How to complete this task: Given the entries that follow, write out exactly the lines starting at the one containing "オリジナル ちょうどいい女アフター 原宿デート編 上 / TKジーザス" and ending at the one containing "В эфире Like", both ends included, and only those.

§ §

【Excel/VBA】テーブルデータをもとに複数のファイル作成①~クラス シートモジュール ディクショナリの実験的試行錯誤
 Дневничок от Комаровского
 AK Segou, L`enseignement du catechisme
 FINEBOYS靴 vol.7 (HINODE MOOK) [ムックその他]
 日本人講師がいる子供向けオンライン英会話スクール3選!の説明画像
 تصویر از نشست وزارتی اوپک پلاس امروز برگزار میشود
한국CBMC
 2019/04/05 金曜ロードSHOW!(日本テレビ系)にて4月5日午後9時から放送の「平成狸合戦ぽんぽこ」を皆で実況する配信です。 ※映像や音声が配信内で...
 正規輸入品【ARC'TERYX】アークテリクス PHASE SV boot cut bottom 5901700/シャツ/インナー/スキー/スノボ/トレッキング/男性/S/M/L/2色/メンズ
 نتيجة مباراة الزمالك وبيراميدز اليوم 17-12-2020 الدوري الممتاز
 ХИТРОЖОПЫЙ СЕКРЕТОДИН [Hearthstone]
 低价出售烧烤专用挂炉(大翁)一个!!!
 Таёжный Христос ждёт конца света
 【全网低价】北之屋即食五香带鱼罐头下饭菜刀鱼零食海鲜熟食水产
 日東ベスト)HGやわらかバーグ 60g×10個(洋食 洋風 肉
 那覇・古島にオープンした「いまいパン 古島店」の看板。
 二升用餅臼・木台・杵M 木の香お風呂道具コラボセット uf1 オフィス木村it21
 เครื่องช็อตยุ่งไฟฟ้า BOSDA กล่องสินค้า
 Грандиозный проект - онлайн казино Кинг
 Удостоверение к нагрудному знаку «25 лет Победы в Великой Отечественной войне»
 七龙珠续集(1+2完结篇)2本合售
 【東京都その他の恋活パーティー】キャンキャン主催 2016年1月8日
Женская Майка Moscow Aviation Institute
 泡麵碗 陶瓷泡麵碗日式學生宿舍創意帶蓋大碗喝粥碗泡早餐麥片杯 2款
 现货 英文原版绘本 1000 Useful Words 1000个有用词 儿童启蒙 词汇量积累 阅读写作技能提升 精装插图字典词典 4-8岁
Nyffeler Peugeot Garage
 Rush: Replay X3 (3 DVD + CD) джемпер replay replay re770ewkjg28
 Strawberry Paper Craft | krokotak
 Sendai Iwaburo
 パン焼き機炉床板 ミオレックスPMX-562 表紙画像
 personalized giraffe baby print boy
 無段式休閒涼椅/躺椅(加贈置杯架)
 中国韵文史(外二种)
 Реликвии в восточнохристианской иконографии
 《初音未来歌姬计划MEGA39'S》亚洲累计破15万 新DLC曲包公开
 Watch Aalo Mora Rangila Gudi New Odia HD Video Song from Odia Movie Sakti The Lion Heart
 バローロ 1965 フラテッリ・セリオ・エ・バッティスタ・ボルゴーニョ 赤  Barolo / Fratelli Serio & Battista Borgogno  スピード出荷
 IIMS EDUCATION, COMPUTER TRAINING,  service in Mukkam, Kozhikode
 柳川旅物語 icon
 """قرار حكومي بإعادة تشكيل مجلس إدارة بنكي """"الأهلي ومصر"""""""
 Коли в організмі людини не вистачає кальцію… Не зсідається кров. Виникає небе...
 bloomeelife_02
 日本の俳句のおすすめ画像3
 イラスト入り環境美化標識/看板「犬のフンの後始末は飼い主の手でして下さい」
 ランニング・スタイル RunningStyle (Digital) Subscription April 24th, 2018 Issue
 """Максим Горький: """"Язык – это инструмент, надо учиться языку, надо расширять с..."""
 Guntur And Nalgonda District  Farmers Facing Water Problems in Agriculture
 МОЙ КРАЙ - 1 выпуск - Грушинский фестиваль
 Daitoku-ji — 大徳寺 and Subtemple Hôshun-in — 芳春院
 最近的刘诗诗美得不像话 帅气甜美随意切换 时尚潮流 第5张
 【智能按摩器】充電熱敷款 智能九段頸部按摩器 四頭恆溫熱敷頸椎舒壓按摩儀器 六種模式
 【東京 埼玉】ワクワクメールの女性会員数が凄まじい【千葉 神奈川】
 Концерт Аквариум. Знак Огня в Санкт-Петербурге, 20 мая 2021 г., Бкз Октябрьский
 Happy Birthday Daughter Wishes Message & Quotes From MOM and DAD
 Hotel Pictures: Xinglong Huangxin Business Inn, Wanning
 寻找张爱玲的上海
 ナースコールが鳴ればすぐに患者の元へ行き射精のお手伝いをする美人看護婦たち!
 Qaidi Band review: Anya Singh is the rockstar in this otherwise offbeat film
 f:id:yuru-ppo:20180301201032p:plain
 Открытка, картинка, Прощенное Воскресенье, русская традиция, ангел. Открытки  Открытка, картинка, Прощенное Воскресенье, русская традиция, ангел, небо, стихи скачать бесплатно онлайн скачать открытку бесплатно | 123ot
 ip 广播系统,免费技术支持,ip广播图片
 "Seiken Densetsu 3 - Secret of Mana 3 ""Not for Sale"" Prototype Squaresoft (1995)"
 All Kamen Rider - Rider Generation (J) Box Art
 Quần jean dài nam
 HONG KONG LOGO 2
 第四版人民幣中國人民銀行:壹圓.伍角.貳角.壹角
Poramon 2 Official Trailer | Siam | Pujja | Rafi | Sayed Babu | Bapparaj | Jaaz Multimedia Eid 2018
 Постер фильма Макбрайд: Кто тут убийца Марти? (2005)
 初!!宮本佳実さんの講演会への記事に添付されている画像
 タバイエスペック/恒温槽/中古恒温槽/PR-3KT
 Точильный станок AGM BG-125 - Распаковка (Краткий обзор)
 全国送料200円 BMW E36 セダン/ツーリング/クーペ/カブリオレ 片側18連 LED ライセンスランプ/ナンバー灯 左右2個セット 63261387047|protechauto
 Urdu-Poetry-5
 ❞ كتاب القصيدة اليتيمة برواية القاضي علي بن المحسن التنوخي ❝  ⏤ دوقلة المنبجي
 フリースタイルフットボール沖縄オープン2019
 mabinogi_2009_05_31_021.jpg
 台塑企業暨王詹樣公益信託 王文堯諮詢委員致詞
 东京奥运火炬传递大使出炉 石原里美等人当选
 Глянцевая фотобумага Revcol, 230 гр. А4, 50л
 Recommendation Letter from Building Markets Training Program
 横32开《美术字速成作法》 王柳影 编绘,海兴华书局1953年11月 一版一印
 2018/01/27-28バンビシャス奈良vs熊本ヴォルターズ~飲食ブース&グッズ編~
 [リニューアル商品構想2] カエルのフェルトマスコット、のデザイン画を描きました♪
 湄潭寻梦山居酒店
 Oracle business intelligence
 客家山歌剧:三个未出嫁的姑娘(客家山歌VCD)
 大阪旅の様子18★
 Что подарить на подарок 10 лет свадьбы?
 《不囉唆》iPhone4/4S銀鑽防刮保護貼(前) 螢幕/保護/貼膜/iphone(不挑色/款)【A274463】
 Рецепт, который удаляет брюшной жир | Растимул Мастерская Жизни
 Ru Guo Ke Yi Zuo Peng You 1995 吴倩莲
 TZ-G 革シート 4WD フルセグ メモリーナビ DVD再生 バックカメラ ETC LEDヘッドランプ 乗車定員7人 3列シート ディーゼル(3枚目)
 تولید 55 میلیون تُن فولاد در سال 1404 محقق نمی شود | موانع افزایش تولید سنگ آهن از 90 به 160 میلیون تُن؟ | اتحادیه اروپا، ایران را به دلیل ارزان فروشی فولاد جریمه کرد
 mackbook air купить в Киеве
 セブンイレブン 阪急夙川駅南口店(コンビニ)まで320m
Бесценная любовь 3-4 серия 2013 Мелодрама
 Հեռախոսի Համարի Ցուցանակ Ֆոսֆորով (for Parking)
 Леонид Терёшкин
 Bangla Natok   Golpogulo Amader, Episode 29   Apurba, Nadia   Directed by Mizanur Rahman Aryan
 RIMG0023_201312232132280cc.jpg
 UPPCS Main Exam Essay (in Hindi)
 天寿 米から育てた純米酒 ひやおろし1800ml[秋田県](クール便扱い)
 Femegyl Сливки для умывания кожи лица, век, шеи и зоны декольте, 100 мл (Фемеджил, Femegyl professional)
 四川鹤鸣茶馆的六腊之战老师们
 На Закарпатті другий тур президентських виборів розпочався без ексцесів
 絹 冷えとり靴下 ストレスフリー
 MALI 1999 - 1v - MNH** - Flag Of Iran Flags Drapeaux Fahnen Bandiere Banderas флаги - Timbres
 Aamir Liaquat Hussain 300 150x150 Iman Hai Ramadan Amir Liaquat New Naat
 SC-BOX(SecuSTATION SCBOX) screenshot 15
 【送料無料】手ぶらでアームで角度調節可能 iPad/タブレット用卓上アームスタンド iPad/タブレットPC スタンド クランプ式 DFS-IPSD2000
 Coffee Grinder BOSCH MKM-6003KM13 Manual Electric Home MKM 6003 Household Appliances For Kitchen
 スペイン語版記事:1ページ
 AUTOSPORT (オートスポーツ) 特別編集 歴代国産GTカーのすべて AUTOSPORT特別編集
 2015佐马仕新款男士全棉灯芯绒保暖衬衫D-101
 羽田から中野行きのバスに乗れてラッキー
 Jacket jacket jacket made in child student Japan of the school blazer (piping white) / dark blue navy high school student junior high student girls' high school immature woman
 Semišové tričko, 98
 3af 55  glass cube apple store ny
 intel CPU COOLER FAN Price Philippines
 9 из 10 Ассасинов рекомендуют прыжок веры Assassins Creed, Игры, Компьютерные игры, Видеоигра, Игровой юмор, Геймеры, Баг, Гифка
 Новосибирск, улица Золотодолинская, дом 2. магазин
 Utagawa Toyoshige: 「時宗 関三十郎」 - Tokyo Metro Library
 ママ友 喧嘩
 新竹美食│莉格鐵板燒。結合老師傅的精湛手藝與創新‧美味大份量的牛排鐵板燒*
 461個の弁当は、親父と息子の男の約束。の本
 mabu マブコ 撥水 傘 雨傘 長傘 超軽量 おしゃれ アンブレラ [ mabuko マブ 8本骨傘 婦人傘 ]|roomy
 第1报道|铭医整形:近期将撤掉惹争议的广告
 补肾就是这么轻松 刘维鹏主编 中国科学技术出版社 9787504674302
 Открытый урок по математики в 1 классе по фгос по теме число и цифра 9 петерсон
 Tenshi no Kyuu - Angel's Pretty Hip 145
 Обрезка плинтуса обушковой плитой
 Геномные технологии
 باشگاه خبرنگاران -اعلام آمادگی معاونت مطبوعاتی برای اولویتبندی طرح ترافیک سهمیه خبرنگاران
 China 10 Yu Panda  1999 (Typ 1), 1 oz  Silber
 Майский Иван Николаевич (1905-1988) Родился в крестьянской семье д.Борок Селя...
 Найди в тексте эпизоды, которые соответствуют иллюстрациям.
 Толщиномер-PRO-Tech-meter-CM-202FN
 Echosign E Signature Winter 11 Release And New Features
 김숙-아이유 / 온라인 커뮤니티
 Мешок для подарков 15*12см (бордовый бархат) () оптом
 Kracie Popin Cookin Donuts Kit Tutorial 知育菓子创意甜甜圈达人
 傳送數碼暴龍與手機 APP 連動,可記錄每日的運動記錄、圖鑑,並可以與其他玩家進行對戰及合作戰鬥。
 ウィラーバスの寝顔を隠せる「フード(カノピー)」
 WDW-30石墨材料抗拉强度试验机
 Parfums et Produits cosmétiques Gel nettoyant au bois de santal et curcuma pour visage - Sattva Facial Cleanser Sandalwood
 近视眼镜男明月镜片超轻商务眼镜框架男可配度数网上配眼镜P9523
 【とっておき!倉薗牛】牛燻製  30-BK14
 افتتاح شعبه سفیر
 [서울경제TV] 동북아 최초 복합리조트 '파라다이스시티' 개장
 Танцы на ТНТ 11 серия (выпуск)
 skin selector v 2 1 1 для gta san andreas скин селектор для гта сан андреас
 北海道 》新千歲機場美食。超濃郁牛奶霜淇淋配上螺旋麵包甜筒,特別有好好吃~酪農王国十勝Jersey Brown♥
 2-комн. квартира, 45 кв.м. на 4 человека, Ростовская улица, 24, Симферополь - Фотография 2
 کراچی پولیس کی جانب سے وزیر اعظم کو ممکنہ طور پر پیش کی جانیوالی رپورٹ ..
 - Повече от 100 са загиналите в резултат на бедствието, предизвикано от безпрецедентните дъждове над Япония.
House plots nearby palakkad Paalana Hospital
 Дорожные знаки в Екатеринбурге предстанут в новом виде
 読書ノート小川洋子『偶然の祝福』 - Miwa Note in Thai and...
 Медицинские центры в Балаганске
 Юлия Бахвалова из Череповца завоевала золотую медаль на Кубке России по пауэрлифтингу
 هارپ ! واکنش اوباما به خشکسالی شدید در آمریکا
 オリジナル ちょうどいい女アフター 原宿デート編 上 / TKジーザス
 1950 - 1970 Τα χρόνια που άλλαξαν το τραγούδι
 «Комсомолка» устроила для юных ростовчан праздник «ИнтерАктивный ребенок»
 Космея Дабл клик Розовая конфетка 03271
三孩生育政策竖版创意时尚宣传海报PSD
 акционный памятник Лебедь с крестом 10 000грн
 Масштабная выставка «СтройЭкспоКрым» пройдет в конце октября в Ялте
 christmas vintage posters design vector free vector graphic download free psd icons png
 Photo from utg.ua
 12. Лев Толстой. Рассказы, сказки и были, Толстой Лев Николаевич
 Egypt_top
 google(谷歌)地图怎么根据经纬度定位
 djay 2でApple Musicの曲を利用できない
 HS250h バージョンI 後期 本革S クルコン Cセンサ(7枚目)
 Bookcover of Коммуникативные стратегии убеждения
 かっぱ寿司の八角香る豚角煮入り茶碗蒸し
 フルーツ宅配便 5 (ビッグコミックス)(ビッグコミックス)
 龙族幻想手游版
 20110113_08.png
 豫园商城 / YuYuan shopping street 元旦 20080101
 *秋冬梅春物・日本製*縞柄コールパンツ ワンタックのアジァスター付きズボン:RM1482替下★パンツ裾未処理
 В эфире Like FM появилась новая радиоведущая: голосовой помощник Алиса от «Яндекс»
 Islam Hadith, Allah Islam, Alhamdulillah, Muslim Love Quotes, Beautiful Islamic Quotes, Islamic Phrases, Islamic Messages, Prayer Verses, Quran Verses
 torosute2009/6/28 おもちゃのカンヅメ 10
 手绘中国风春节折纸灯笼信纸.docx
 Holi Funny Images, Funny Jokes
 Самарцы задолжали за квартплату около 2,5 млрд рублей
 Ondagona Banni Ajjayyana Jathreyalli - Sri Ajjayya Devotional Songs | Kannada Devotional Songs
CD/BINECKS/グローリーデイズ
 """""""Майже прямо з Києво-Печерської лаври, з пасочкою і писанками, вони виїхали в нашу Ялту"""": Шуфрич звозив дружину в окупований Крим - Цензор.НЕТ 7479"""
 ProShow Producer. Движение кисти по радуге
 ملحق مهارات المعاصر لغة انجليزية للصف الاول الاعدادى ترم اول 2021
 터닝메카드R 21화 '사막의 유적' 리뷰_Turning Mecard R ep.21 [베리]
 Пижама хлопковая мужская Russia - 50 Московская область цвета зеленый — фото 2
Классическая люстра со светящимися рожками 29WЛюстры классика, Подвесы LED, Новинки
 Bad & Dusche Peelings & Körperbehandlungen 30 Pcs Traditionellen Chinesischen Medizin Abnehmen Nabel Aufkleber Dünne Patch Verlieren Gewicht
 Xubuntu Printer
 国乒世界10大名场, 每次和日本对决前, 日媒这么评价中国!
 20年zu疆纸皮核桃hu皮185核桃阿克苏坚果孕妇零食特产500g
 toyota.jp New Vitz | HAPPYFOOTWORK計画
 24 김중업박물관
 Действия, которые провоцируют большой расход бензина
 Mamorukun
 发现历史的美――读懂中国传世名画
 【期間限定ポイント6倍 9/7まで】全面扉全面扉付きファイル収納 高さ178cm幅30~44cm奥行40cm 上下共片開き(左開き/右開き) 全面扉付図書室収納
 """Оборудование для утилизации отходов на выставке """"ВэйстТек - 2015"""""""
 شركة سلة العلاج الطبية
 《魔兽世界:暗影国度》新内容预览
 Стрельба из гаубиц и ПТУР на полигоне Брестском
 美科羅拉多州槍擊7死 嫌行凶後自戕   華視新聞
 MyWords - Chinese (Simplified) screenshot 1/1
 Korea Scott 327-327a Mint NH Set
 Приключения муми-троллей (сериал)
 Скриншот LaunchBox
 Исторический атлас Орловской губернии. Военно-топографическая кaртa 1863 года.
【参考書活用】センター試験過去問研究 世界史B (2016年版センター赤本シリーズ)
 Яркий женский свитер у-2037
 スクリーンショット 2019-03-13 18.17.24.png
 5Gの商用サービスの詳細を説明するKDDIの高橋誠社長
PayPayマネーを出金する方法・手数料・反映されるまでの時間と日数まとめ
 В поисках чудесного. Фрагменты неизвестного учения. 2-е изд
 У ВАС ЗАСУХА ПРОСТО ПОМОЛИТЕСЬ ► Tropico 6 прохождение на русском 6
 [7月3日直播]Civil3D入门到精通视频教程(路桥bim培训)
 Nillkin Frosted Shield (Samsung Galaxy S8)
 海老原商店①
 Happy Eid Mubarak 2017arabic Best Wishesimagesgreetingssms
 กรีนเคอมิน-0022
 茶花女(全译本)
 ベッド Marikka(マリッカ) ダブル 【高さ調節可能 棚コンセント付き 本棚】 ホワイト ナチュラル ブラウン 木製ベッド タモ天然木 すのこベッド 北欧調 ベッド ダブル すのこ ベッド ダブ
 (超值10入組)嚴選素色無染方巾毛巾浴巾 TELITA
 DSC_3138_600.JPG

§ §

Result of this exercise:
 オリジナル ちょうどいい女アフター 原宿デート編 上 / TKジーザス
 1950 - 1970 Τα χρόνια που άλλαξαν το τραγούδι
 «Комсомолка» устроила для юных ростовчан праздник «ИнтерАктивный ребенок»
 Космея Дабл клик Розовая конфетка 03271
三孩生育政策竖版创意时尚宣传海报PSD
 акционный памятник Лебедь с крестом 10 000грн
 Масштабная выставка «СтройЭкспоКрым» пройдет в конце октября в Ялте
 christmas vintage posters design vector free vector graphic download free psd icons png
 Photo from utg.ua
 12. Лев Толстой. Рассказы, сказки и были, Толстой Лев Николаевич
 Egypt_top
 google(谷歌)地图怎么根据经纬度定位
 djay 2でApple Musicの曲を利用できない
 HS250h バージョンI 後期 本革S クルコン Cセンサ(7枚目)
 Bookcover of Коммуникативные стратегии убеждения
 かっぱ寿司の八角香る豚角煮入り茶碗蒸し
 フルーツ宅配便 5 (ビッグコミックス)(ビッグコミックス)
 龙族幻想手游版
 20110113_08.png
 豫园商城 / YuYuan shopping street 元旦 20080101
 *秋冬梅春物・日本製*縞柄コールパンツ ワンタックのアジァスター付きズボン:RM1482替下★パンツ裾未処理
 В эфире Like FM появилась новая радиоведущая: голосовой помощник Алиса от «Яндекс»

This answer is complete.